# BRANO SCELTO
^^^^^^^^

Alcune raccomandazioni:
1) Dare una particolare attenzione ai giovani nelle comunità ecclesiali per concretizzare il concetto che “la chiesa è una famiglia”, e in modo che tutti siano accolti, ascoltati, abbracciati, sostenuti.
2) Sviluppare nella vita ecclesiale i talenti e le energie di leadership nei giovani, uomini e donne senza distinzione, perché lo Spirito Santo dà i suoi doni ugualmente agli uomini e alle donne. Noi prenderemo l’iniziativa di costruire un centro per i giovani a Baghdad, in modo che sia un centro della spiritualità, della cultura, e dello sport, con una biblioteca e internet.
Donne nella Chiesa
È giunto il tempo di rivalutare la visione della Chiesa sul ruolo delle donne nella società e nella Chiesa, anche alla luce degli sviluppi culturali e sociali. I giovani credono che la Chiesa non dia alle donne il loro vero posto. Dunque, la Chiesa deve rivedere la sua posizione e la sua strategia nei confronti della donna, basata sui principi della fede. E deve apprezzare in modo particolare il carisma della donna nell’annunciare il Vangelo e servire la gente nel campo dell'educazione sobria, l’accompagnamento, l’amministrazione, le attività pastorali e la liturgica.

^^^^^^^^

# SEZIONE DATI
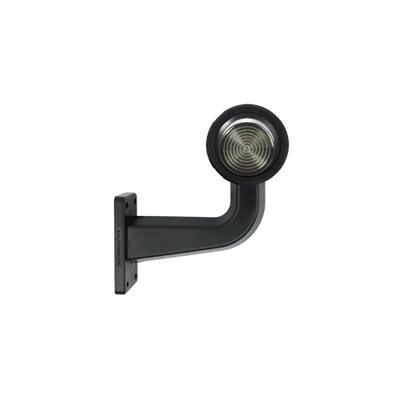 FR MAKSİ EĞRİ LAMBA LEDLİ FÜME KIRMIZI BEYAZ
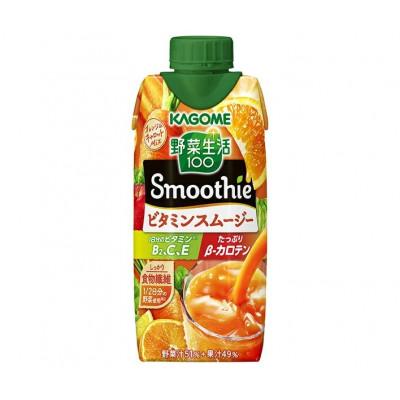 ふるさと納税 小美玉市 カゴメ 野菜生活100 Smoothie ビタミンスムージー 330ml紙パック×12本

^^^^^^^^

# CONSEGNE
- A) In quale città si propone di costruire un centro per i giovani, secondo il brano sui giovani e le donne nella Chiesa?
- B) Prosegui il brano sui giovani e le donne nella Chiesa a partire dall'ultima frase riportata.

# ESERCIZI SVOLTI
- A) A Baghdad.

- B)
Conclusione
Sebbene i cristiani rimasti in Iraq siano un “piccolo gregge”, siamo ancora forti come “il lievito, il sale e la luce”, perciò dobbiamo organizzare noi e la nostra casa e prepararci bene per affrontare le sfide attuali e future, con la consapevolezza, la fede, la determinazione, la fiducia, la speranza e l’unità come una squadra. Qui vorremmo invitare i nostri cari giovani, uomini e donne, a leggere il racconto dei due discepoli di Emmaus (Luca 24,13-35) nel quale Gesù cammina con loro, li ascolta e condivide. Li invitiamo ad unirsi al cammino di questi due discepoli con lo stesso entusiasmo e gioia. Papa Francesco sottolinea la presenza di Cristo nella Chiesa, dicendo: "Cristo non abbandona mai la Chiesa. Egli dona ad essa la forza e i strumenti adeguati per un nuovo sentiero" (Lettera al popolo di Dio, 20 Agosto 2018, N° 2). Allora, voi siete il presente e lo splendido futuro della Chiesa e della società.
O Signore, “Resta con noi, perché si fa sera e il giorno è ormai al tramonto” (Luca 24,29).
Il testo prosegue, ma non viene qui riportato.